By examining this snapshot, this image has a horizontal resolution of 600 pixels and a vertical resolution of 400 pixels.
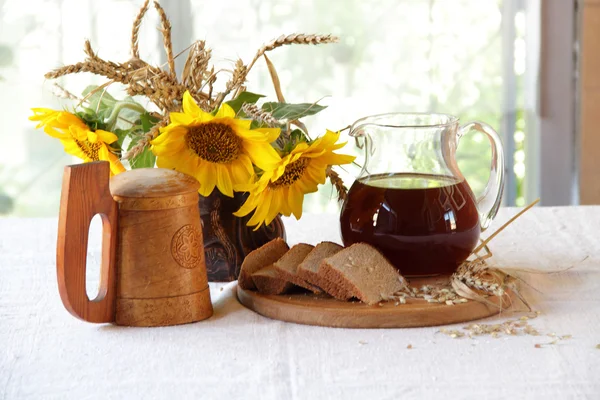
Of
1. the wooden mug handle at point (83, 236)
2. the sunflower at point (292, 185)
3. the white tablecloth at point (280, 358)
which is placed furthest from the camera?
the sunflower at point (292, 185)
........
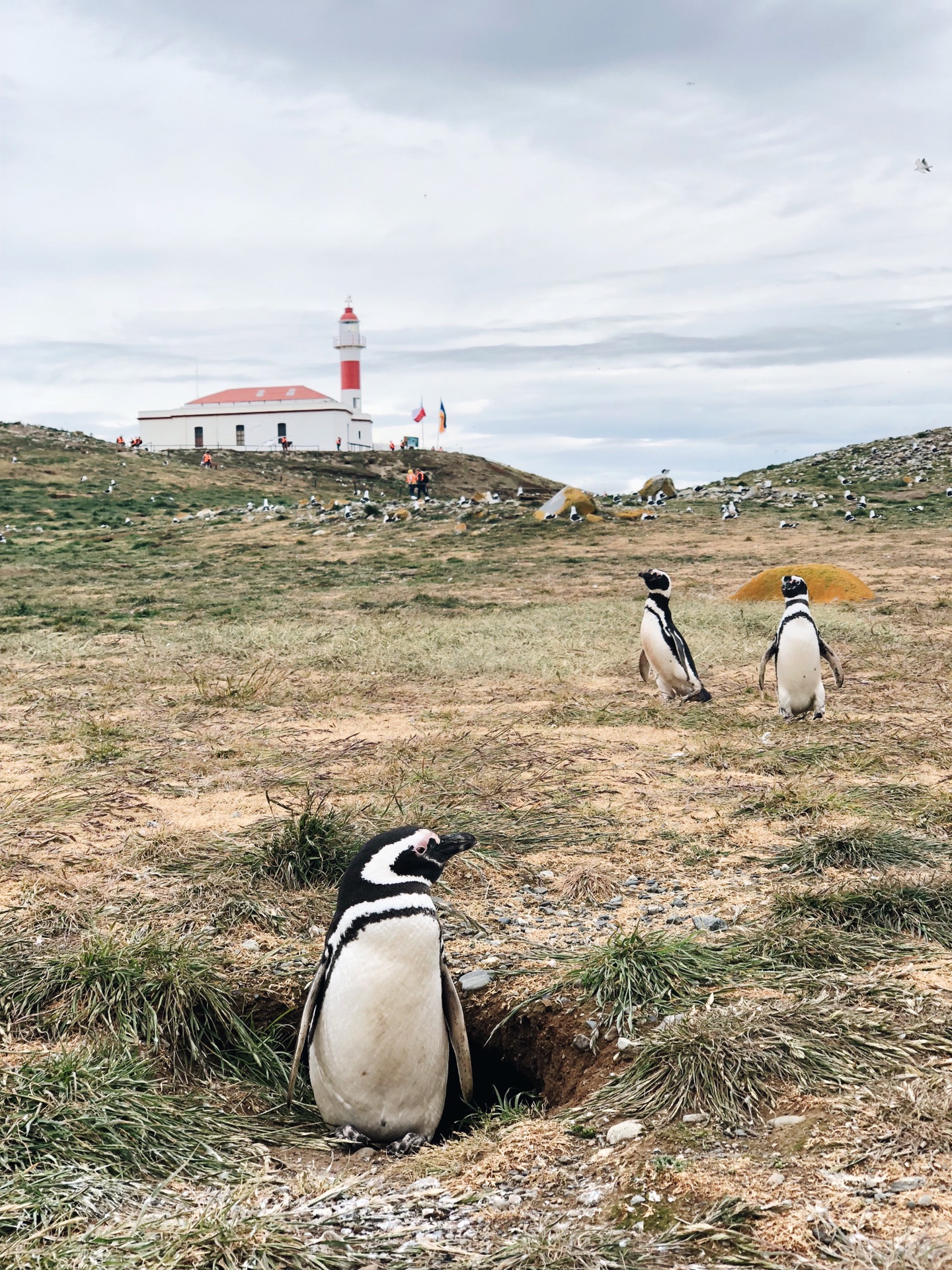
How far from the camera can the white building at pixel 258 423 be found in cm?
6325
........
Copy word for word the stretch of the records above from the line containing "By examining this" through the line containing "which is placed furthest from the camera?". Leave out the picture.

By examining this snapshot, this image has a horizontal resolution of 600 pixels and a vertical resolution of 400 pixels.
Of
1. the wooden mug handle at point (83, 236)
2. the sunflower at point (292, 185)
3. the white tablecloth at point (280, 358)
which is placed furthest from the camera?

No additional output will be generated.